(Supplied text)
********
Transient topographies: a photographic languaje for impermanence
Keywords: 
Narrative
Reflection
Circadian
Season
Erieta Attali
Kengo Kuma
Anti-object
Transition
Dissolve
Topography
Landscape
Materias Investigacion::Arquitectura
Issue Date: 
2016
Publisher: 
Servicio de Publicaciones Universidad de Navarra
ISBN: 
978-848081-518-5
Citation: 
Attali, E., Kafantaris, A., (2016), ""Transient topographies: a photographic languaje for impermanence"", En: Alcolea, R.A., Tárrago-Mingo, J., (eds.) en Congreso internacional: Inter photo arch ""Interacciones"", (pp. 24-35)
Abstract
The Glass/Wood photographic project started as a research initiative by architectural photographer Erieta Attali under the auspices of Melbourne RMIT’s Doctorate program. This paper examines the discussion that led to the project’s conception, the process behind it and finally the outcome: a case-study monograph by the same name. The aim is to demonstrate how a photographic narrative can articulate an architectural argument and feed back into the design discourse, transgressing the limits between documentation and interpretation of architecture. Attali photographed Glass/Wood in New Canaan, Connecticut, a guesthouse extension by Kengo Kuma in 2010 to an existing modernist pavilion buried deep within a deciduous forest, in the course of two years. As the passage of eight seasons narrates the continuity between landscape and architecture, both architect’s and photographer’s ambitions become apparent: architecture that dissolves into the landscape and photography as a medium that communicates shifting relations instead of static, iconic images. The challenge we faced was how to communicate this synergy and the reciprocal processes that feed it. The paper has a tripartite structure. The first section examines Attali’s photographic language formulated in landscapes and archaeological sites, its translation into architecture and the narrative that it builds around Glass/Wood. The second section approaches the architectural subject of the series by dissecting some of the theoretical foundations of Kuma’s practice, especially its ambiguous relation to image representation in general and photography in particular. The third and final section recounts the creation of the Glass/Wood book through a multidisciplinary effort towards the articulation of a consistent visual argument in the form of a hybrid architectural/photographic monograph.
********
(Brief)
Answer these questions from the Glass/Wood text above.
(a) Which publisher issued the work?
(b) Over what span of time did Attali photograph Glass/Wood?
(c) How many sections does the paper have?

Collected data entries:
********
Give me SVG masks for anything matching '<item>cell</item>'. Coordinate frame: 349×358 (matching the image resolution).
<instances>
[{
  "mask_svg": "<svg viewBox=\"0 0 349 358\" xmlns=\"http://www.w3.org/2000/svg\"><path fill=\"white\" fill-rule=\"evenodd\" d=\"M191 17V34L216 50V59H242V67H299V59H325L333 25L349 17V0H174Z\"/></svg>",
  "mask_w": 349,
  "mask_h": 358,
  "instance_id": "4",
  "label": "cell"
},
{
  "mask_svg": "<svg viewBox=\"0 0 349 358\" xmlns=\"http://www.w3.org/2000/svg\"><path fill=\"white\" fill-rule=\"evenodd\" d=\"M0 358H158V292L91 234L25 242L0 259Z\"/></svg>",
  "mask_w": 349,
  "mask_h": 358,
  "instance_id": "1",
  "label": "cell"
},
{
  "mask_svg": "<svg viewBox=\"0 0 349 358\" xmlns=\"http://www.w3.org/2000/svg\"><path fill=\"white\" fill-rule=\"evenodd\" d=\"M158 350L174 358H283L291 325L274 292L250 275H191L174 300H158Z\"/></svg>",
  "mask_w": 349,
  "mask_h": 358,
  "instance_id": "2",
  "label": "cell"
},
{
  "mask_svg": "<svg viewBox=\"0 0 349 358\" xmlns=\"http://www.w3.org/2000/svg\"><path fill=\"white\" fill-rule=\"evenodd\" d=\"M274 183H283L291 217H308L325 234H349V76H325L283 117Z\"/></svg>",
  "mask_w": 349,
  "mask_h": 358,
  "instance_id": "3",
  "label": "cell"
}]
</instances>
********
(Exercise response)
(a) Servicio de Publicaciones Universidad de Navarra
(b) Two years
(c) Three